__REQUIRED WORK__
**A.** In the article on March 2011 video game sales, which game took the fourth spot?
**B.** Transcribe part of the article on March 2011 video game sales, starting with the words "The video game" and ending after "a year-over-year basis.".
**C.** Write the next part of the article on March 2011 video game sales, picking up right after its final sentence.
*** Opening of PROVIDED PASSAGE ***
The video game industry witnessed a worse-than-expected decline in the month of March. According to the market research company, NPD Group, the U.S. retail sales of video games dropped 4.0% to $1.53 billion in March 2011 from the year-ago figure of $1.58 billion.
The analysts had projected software sales to decline in the range of 8.0%-10.0%, but the actual figures slipped 16.0% on a yearly basis to $735.4 million from last year’s $875.7 million. However, on the positive side, hardware sales rose 12.0% from the previous year and accessory sales were up 13.0% on a year-over-year basis.
The hardware sales of $494.5 million benefited from the launch of Nintendo 3DS, which released on March 27, 2011. However, Sony Corp’s (SNE) PSP and PS3 and Microsoft Corp’s (MSFT) Xbox 360 also did well.
Among some of the popular names on the software side, Nintendo’s titles, “Pokemon White” and “Pokemon Black” were adjudged the month’s top selling games.
“Homefront” from THQ came in third, while video game publisher Electronic Arts’ (ERTS) “Dragon Age II” took the fourth spot and “Crysis 2” debuted at the seventh spot.
*** Close of PROVIDED PASSAGE ***
*** Opening of GIVEN MATERIAL ***
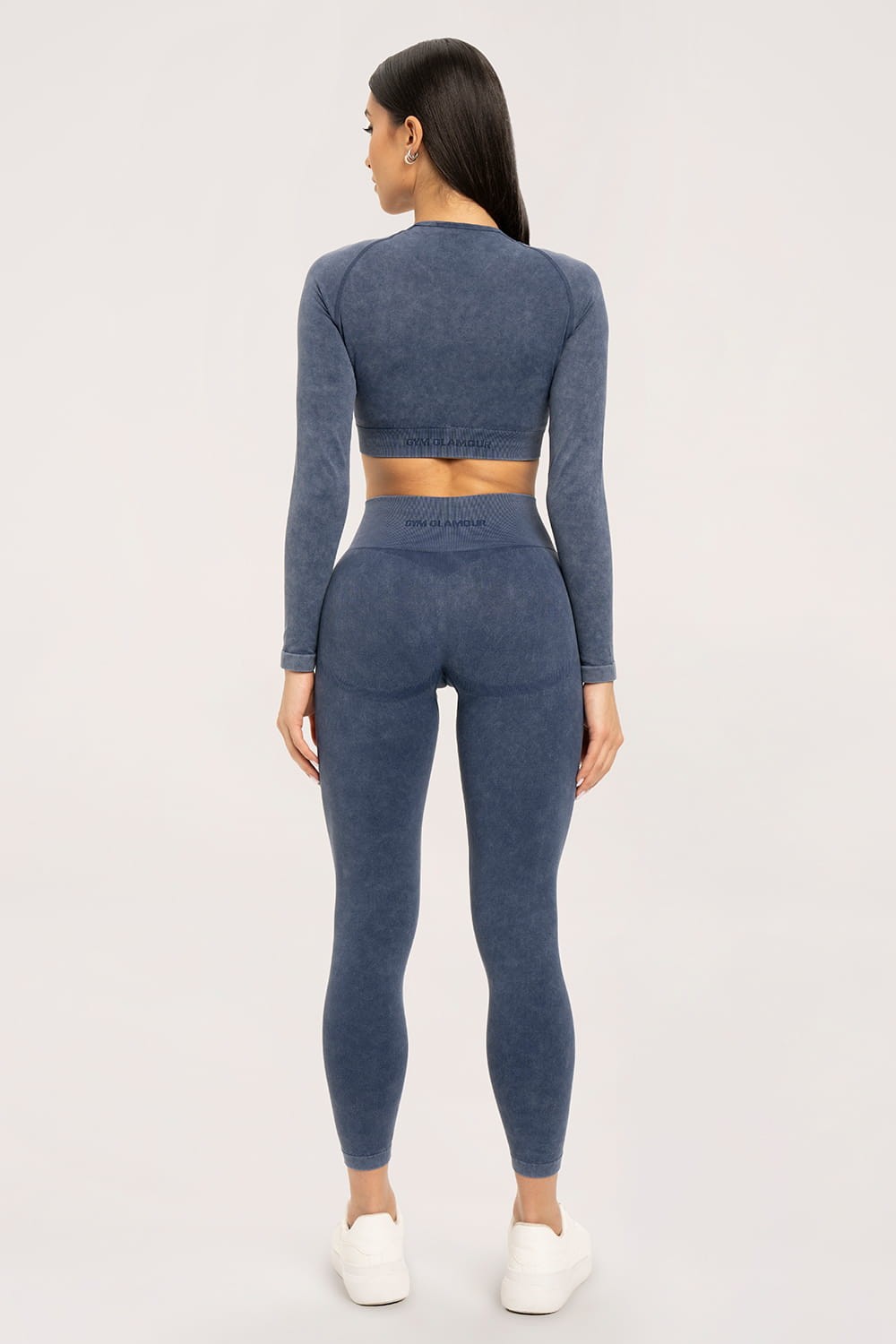 Leginsy sprane blue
*** Close of GIVEN MATERIAL ***
__RESULTS IN ORDER__
**A.** Electronic Arts' "Dragon Age II" took the fourth spot.

**B.**
The video game industry witnessed a worse-than-expected decline in the month of March. According to the market research company, NPD Group, the U.S. retail sales of video games dropped 4.0% to $1.53 billion in March 2011 from the year-ago figure of $1.58 billion.
The analysts had projected software sales to decline in the range of 8.0%-10.0%, but the actual figures slipped 16.0% on a yearly basis to $735.4 million from last year’s $875.7 million. However, on the positive side, hardware sales rose 12.0% from the previous year and accessory sales were up 13.0% on a year-over-year basis.

**C.**
However, Activision Blizzard’s (ATVI) popular title “Call of Duty: Black Ops” dropped to the fifth spot after a four-month stint at the number one position.
Sales of gaming accessories, which includes products such as Microsoft’s Kinect motion controller, rose 13.0% to $241.3 million.
The video gaming industry is witnessing rapid changes, including gamers that are increasingly favoring “apps” for mobile devices such as Apple Inc’s (AAPL) iPad and playing more online social games. Although consumers continue to buy games that can be downloaded to consoles or computers; digital downloads, used game sales and game rentals are gaining popularity. In addition, the impact of the Japan earthquake has prompted delays in several software and hardware releases, and has also caused outright cancellations.
We believe cut-throat competition within the industry will make it difficult for any single company to gain significant market share in 2011. Moreover, increasing competition from social networking companies, such as Facebook, remains a major concern.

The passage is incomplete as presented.